| Work order |
Give only the number of lines in the data that contain the word "Proteles".

[Stored data entries]

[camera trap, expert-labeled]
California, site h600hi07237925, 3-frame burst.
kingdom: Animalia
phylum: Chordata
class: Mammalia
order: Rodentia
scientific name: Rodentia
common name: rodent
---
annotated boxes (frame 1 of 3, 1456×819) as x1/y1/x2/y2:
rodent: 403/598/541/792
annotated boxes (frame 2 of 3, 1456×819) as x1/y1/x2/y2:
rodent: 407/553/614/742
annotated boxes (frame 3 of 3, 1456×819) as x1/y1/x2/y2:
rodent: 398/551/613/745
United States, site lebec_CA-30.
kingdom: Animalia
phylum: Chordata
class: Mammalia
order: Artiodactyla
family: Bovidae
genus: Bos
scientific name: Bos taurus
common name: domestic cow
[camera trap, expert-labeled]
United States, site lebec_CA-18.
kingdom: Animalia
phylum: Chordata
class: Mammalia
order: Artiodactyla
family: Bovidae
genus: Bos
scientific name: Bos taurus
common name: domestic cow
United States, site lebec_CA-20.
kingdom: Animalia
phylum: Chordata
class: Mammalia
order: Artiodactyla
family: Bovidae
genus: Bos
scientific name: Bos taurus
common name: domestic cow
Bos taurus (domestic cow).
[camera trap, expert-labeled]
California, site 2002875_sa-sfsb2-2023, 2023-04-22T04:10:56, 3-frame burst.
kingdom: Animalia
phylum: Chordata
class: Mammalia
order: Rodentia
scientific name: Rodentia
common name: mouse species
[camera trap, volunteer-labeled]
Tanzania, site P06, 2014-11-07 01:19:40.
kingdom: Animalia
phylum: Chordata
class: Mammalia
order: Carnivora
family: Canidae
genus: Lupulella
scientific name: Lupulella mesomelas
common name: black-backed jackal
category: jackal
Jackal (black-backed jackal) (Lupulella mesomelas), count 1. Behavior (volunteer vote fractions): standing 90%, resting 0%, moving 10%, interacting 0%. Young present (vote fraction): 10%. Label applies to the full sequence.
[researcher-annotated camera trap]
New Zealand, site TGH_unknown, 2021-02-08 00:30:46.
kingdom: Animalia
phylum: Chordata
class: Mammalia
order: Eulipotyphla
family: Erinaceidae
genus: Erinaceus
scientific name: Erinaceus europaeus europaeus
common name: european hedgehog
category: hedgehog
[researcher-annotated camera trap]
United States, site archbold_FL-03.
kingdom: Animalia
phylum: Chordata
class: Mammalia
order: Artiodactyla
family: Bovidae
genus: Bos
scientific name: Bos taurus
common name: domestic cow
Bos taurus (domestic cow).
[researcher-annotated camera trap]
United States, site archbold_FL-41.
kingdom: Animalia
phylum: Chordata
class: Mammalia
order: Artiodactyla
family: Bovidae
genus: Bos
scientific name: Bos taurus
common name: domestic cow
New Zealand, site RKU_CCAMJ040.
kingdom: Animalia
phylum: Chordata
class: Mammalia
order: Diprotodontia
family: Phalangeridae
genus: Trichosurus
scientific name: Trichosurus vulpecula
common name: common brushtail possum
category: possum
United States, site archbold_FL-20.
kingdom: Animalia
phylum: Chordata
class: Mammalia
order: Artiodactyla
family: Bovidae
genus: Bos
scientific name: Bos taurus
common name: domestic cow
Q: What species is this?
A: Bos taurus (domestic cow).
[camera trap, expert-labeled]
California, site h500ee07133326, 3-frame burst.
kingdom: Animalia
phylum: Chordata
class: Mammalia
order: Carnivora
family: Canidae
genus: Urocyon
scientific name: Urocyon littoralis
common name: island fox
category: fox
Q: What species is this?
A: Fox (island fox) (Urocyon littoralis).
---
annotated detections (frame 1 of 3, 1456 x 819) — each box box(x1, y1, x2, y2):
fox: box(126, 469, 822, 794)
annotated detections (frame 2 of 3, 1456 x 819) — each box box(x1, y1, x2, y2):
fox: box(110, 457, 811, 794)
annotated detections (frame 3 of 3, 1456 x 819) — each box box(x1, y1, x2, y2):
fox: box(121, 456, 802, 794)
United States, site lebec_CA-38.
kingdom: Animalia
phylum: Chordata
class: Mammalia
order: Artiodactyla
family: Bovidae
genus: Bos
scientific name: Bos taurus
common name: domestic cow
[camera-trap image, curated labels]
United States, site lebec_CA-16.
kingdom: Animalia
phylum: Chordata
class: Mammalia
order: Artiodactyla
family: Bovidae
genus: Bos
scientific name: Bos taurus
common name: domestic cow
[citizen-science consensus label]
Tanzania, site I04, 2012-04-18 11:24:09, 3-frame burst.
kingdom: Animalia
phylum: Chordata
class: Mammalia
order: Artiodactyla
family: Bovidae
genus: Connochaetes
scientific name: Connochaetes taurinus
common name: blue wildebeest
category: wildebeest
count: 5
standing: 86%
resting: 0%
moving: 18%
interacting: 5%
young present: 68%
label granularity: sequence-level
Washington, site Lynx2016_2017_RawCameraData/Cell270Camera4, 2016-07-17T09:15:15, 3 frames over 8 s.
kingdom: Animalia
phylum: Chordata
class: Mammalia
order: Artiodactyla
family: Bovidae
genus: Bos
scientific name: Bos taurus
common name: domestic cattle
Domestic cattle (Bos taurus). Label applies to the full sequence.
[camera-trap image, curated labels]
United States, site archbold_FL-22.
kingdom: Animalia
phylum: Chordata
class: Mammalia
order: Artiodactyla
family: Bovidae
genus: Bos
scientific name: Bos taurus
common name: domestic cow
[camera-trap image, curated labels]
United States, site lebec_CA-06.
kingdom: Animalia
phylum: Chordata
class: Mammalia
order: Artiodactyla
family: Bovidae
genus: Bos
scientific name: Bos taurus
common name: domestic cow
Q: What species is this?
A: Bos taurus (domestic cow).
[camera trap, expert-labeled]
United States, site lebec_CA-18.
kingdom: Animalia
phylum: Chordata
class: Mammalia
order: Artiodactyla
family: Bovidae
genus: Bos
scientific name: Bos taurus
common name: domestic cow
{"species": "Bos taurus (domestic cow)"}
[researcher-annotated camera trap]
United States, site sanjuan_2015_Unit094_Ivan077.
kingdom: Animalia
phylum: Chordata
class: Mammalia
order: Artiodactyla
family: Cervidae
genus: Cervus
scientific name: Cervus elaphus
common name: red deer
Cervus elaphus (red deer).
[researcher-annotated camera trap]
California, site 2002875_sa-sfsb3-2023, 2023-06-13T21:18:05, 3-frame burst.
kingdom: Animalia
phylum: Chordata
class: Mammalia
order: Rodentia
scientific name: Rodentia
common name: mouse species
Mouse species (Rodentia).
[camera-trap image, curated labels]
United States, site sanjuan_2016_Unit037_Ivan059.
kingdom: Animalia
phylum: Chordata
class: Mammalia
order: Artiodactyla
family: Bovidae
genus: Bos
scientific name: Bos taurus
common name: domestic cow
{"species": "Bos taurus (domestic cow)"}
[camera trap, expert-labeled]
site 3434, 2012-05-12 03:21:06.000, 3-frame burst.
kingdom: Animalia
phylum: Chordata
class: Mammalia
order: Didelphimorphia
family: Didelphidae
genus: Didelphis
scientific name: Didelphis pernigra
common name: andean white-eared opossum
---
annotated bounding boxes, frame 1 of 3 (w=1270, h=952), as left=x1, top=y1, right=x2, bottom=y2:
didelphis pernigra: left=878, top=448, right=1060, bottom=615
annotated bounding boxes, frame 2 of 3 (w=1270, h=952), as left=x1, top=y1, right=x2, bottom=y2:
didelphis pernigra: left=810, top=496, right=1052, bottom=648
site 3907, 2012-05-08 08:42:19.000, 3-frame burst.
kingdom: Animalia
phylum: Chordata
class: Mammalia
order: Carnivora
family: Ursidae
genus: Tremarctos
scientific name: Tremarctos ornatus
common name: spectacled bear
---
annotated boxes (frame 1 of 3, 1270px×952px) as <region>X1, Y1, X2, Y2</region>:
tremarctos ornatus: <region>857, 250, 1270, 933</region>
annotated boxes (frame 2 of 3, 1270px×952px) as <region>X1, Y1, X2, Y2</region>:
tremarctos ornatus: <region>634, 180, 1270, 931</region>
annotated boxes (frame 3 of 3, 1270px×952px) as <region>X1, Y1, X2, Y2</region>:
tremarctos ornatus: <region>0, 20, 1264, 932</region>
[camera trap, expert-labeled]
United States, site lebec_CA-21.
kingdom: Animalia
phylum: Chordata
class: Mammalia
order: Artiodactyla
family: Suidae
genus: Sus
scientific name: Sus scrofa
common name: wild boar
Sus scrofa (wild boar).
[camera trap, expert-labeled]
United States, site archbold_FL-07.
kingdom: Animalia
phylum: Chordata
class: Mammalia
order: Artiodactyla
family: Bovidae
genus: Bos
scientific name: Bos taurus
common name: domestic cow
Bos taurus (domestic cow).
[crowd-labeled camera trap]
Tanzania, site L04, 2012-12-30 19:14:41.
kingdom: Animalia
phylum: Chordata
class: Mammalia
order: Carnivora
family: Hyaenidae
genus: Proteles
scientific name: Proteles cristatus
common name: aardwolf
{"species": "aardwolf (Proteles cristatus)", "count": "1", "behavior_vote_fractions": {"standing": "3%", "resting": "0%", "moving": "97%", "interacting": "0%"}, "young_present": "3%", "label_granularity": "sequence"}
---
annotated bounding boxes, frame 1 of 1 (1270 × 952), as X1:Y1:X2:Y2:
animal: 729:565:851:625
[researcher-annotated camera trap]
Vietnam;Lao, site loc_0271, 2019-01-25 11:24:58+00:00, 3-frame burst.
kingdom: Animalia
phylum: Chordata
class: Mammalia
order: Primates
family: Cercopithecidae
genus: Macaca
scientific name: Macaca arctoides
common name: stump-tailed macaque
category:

| Result of the task |
3